16 Mit ihrer fristgerecht erhobenen und rechtzeitig begründeten Berufung greift die Beklagte das Urteil in vollem Umfang an und erstrebt
Klagabweisung.
17 Die Beklagte macht insbesondere geltend:
18 Die Fracht sei lediglich zufällig wegen der Zollabfertigung in den Besitz der Beklagten gekommen. Es sei deshalb zweifelhaft, ob die Beklagte
überhaupt ein Pfandrecht wegen der so genannten inkonnexen Forderungen habe geltend machen können. Wenn die Beklagte aber insoweit
kein Pfandrecht besessen habe, habe sie sich auch keine Position verschafft, die ihr eine Befriedigung ermöglicht hätte. Die angefochtene
Rechtshandlung sei somit nicht die Begründung eines angeblichen Pfandrechts, sondern vielmehr die Zahlung des Klägers an die Beklagte, die
dieser in seiner Funktion als verfügungsberechtigter vorläufiger Insolvenzverwalter über das Vermögen der späteren Gemeinschuldnerin
veranlasst habe. Mit der Stellung des Klägers als vorläufiger Insolvenzverwalter sei eine Anfechtungsbefugnis seiner eigenen Handlung jedoch
nicht vereinbar. Der Kläger habe Verfügungsbefugnis über das Vermögen der Schuldnerin gehabt, auf den Kläger hätten somit die
Voraussetzungen des § 55 Abs. 2 InsO zugetroffen. So habe der Kläger auch im eigenen Namen und nicht im Namen der Schuldnerin eine
Zahlung an die Beklagte verfügt, das in Bezug genommene Anderkonto sei ein solches des Klägers, nicht der Insolvenzschuldnerin. Das
Landgericht habe den Kläger daher zu Unrecht einem Sequester nach der Konkursordnung gleichgestellt.

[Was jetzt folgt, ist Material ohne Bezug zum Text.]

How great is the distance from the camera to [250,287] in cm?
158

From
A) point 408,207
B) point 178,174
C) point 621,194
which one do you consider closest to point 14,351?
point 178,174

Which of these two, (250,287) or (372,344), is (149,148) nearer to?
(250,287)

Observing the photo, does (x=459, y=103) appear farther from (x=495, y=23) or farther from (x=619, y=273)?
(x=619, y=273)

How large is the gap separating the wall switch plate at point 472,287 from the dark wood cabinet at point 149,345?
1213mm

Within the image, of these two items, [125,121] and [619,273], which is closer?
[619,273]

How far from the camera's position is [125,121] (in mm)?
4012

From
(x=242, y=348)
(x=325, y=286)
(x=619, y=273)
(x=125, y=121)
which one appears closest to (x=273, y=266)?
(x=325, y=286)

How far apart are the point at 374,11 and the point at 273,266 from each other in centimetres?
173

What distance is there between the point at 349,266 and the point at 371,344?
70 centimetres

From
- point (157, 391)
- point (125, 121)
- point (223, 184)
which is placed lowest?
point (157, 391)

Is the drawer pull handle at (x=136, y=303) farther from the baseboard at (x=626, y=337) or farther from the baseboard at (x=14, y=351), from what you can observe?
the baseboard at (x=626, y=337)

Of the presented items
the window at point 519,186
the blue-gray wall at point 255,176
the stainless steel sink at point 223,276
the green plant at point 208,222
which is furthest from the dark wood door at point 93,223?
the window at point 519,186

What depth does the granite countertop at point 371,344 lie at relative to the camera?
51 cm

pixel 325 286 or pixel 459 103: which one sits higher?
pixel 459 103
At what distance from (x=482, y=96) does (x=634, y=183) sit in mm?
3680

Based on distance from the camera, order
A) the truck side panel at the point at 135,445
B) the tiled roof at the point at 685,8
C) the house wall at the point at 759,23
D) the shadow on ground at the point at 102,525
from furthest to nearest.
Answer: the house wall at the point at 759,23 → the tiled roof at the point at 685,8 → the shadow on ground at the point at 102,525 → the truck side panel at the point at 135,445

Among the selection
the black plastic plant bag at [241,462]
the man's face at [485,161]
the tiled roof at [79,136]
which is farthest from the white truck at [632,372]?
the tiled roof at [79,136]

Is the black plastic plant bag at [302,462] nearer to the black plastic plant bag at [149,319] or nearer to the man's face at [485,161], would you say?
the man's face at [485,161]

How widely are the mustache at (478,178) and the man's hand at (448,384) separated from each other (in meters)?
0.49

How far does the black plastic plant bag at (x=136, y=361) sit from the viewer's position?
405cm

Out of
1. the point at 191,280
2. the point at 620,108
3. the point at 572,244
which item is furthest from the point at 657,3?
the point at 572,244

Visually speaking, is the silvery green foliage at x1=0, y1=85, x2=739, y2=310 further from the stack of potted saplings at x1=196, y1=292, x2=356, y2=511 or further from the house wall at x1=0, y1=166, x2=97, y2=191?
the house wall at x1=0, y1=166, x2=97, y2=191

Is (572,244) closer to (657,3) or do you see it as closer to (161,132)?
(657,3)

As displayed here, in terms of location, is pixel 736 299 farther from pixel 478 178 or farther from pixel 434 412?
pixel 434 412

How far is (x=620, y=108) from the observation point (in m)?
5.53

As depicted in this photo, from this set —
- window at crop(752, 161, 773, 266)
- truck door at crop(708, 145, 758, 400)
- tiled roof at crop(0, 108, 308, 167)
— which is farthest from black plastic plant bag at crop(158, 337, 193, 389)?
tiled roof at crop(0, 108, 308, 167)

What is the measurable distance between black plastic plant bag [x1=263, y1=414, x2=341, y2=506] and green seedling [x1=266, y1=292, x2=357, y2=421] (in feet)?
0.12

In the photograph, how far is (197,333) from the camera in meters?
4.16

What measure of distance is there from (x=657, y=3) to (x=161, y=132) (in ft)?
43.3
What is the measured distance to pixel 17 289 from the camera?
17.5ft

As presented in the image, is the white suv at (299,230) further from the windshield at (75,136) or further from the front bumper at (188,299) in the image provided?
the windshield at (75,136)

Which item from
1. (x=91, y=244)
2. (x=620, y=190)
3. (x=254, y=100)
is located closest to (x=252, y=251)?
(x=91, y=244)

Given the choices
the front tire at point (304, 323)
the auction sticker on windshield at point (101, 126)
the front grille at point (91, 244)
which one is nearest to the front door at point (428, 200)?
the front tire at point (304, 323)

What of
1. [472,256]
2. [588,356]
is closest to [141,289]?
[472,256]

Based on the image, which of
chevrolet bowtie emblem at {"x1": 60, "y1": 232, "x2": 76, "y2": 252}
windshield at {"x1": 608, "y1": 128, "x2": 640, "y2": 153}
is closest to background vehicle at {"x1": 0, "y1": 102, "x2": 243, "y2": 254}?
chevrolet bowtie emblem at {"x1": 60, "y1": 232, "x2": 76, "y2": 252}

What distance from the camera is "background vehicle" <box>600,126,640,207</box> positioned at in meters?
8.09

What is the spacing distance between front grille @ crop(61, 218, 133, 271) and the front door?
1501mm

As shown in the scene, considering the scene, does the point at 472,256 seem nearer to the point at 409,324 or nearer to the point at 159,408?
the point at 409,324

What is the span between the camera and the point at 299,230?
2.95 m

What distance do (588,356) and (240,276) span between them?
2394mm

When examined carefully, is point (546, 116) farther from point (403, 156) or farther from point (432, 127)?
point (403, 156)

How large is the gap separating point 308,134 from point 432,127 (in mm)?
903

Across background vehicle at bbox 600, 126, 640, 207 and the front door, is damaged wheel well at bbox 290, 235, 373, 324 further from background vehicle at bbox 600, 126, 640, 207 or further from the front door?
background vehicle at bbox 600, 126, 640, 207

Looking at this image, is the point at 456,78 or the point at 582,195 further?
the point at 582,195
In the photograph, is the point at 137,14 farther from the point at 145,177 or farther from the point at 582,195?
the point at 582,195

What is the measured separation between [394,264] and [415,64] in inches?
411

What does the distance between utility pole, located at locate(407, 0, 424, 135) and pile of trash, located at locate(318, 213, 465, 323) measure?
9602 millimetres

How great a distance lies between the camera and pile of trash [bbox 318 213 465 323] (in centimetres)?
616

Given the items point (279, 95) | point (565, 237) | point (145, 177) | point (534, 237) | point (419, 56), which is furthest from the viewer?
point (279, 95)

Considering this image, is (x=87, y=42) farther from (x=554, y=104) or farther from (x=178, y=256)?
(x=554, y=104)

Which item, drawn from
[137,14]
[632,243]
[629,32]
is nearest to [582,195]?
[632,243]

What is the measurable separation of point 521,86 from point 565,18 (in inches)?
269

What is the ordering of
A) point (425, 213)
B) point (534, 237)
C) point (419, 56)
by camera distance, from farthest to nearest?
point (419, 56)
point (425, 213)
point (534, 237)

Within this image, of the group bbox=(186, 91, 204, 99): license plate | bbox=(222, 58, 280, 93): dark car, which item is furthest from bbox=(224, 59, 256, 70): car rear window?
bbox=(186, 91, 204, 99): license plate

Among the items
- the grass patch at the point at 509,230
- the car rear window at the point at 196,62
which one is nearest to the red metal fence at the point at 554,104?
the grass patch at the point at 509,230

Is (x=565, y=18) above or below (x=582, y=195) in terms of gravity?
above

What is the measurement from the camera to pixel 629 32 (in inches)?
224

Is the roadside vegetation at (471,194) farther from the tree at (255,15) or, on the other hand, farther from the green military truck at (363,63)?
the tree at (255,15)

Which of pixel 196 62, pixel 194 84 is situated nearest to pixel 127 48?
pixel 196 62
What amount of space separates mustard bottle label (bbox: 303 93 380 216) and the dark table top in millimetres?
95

19 Die Beklagte beantragt,
20 das Urteil des Landgerichts Stuttgart vom 13. Dezember 2001 (14 O 459/01) abzuändern und die Klage abzuweisen.
21 Der Kläger hat im Termin vom 10.07.2002 seine Klage in Höhe von 1331,84 DM nebst Zinsen hieraus rechtswirksam zurückgenommen. Im
Übrigen beantragt er,
22 die Berufung der Beklagten zurückzuweisen.
23 Er verteidigt das landgerichtliche Urteil und vertritt insbesondere die Auffassung, dass der so genannte vorläufige schwache Insolvenzverwalter
nach der InsO dem Sequester nach der Konkursordnung gleichzustellen sei, mithin seine eigenen Handlungen anfechten könne.
24 Wegen der weiteren Einzelheiten wird auf die gewechselten Schriftsätze Bezug genommen.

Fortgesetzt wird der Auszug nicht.